* New data on BMS drug show some patients survive 10 years
* Immunotherapy drugs arm immune system to fight tumours
* In some patients, disease held in check in "clinical cure"
A new generation of drugs designed to trigger the immune system to fight cancer is offering the prospect of a "clinical cure" for some melanoma skin cancer patients who until a few years ago were more likely to be facing a swift death.
Cancer specialists gathering for a European conference at the weekend said the so-called immunotherapy drugs, a class led by Bristol-Myers Squibb's Yervoy, or ipilimumab, have transformed an area of oncology in which until recently doctors barely had time to get to know their patients.
Stephen Hodi, assistant professor of medicine at the Dana-Farber Cancer Institute in the United States, said he was cautious about using the term cure, but described recent advances as a "paradigm shift".
At the least, he said, the success of this new generation of medicines means some melanoma patients would now be living with a chronic disease, rather than facing imminent death.
"This is a really amazing time ... A few years ago we could never have imagined using the C-word, cure, in melanoma," he said. "But we are headed that way."
"Ipilimumab opened a door, and now the field is moving extremely fast," he told Reuters at the European Cancer Congress (ECC) in Amsterdam.
Yervoy, approved by regulators in 2011, was hailed as a breakthrough treatment in melanoma after it became the first drug ever to extend survival in patients with advanced forms of the melanoma, the deadliest form of skin cancer.
A type of drug known as a human monoclonal antibody, it activates the body's immune system to fight the cancer by targeting a protein receptor called Cytotoxic T-Lymphocyte Antigen 4, or CTLA-4.
On average, Yervoy added only about four months of life in pivotal trials, but around 20 percent of patients had an impressively durable response to the drug.
Hodi presented new data at the ECC from the largest and longest study of overall survival for patients treated with Yervoy which showed some of them can survive for up to 10 years.
Alexander Eggermont of the Institut Gustave Roussy Comprehensive Cancer Center in France, who specialises in the treatment of melanoma, said Hodi's results suggested some patients could be effectively cured of their cancer - a concept known as a "clinical cure" - with the drug helping the immune to keep the disease in check.
"Patients apparently can keep residual tumours under control for a long time when the immune system is properly 'reset', and the concept of 'clinical cures' becomes a reality," he said in a statement to the conference.
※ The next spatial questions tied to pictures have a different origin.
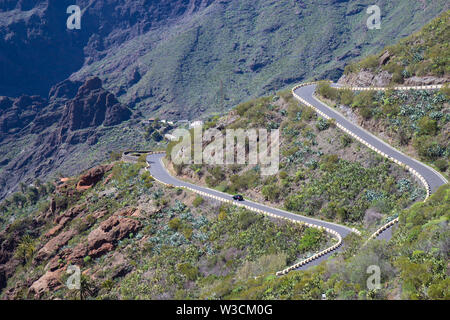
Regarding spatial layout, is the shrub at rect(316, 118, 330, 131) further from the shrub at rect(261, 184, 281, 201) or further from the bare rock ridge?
the bare rock ridge

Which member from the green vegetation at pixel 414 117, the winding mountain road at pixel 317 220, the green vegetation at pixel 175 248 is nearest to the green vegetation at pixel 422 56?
the green vegetation at pixel 414 117

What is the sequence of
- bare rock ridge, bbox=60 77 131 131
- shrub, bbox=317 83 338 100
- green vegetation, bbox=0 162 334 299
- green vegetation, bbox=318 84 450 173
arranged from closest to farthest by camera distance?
green vegetation, bbox=0 162 334 299
green vegetation, bbox=318 84 450 173
shrub, bbox=317 83 338 100
bare rock ridge, bbox=60 77 131 131

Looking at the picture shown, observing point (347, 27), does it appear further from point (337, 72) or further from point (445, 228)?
point (445, 228)

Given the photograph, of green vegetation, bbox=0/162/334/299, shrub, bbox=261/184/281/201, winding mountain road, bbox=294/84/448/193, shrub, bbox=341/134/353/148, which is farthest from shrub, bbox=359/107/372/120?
green vegetation, bbox=0/162/334/299

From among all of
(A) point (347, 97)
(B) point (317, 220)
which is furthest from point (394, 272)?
(A) point (347, 97)

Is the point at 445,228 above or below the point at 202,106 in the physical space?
above

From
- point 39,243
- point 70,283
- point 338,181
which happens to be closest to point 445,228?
point 338,181

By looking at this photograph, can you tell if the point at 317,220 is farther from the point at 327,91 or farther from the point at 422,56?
the point at 422,56

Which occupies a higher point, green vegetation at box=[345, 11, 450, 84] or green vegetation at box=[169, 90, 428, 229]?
green vegetation at box=[345, 11, 450, 84]
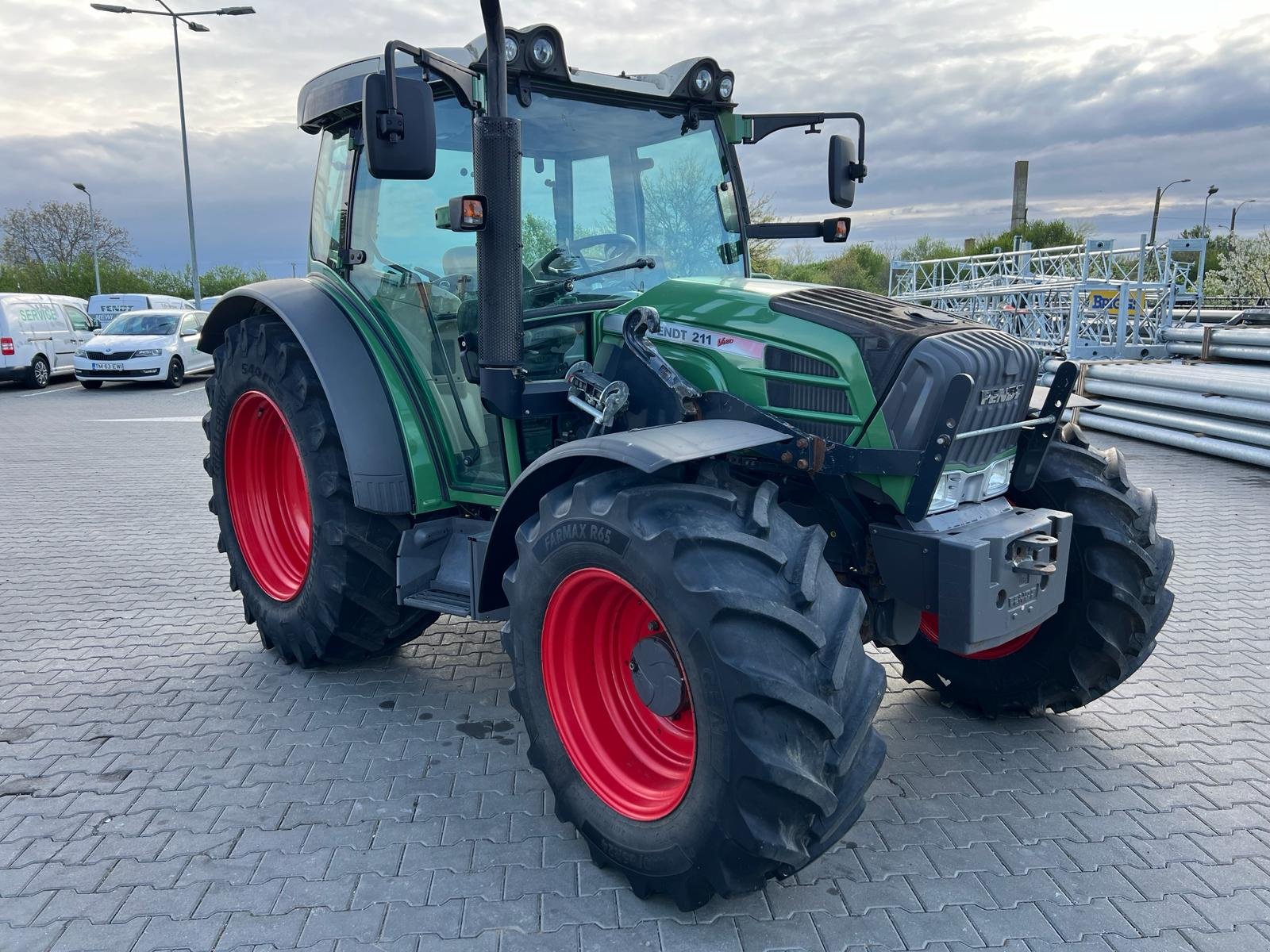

And with a next generation of immunotherapy drugs - designed to disable proteins called PD1 and PDL1 that prevent the immune system from spotting and attacking cancer cells - already being tested alone and in combination with Yervoy, there is "tremendous promise" in the treatment of melanoma, said Hodi.
Bristol-Myers Squibb is conducting late stage trials of its next-generation drug, nivolumab, in advanced melanoma, while rival U.S. drugmaker Merck is developing a competitor, lambrolizumab, which in early-stage trials helped shrink tumours in 38 percent of advanced melanoma patients.
Swiss drugmaker Roche's also has a leading contender - MPDL3280A - in this class.
"These (Yervoy) survival results could even double or triple with anti-PD1/PDL1 monoclonal antibodies, and metastatic melanoma could become a curable disease for perhaps more than 50 percent of patients over the coming five to 10 years," Eggermont said.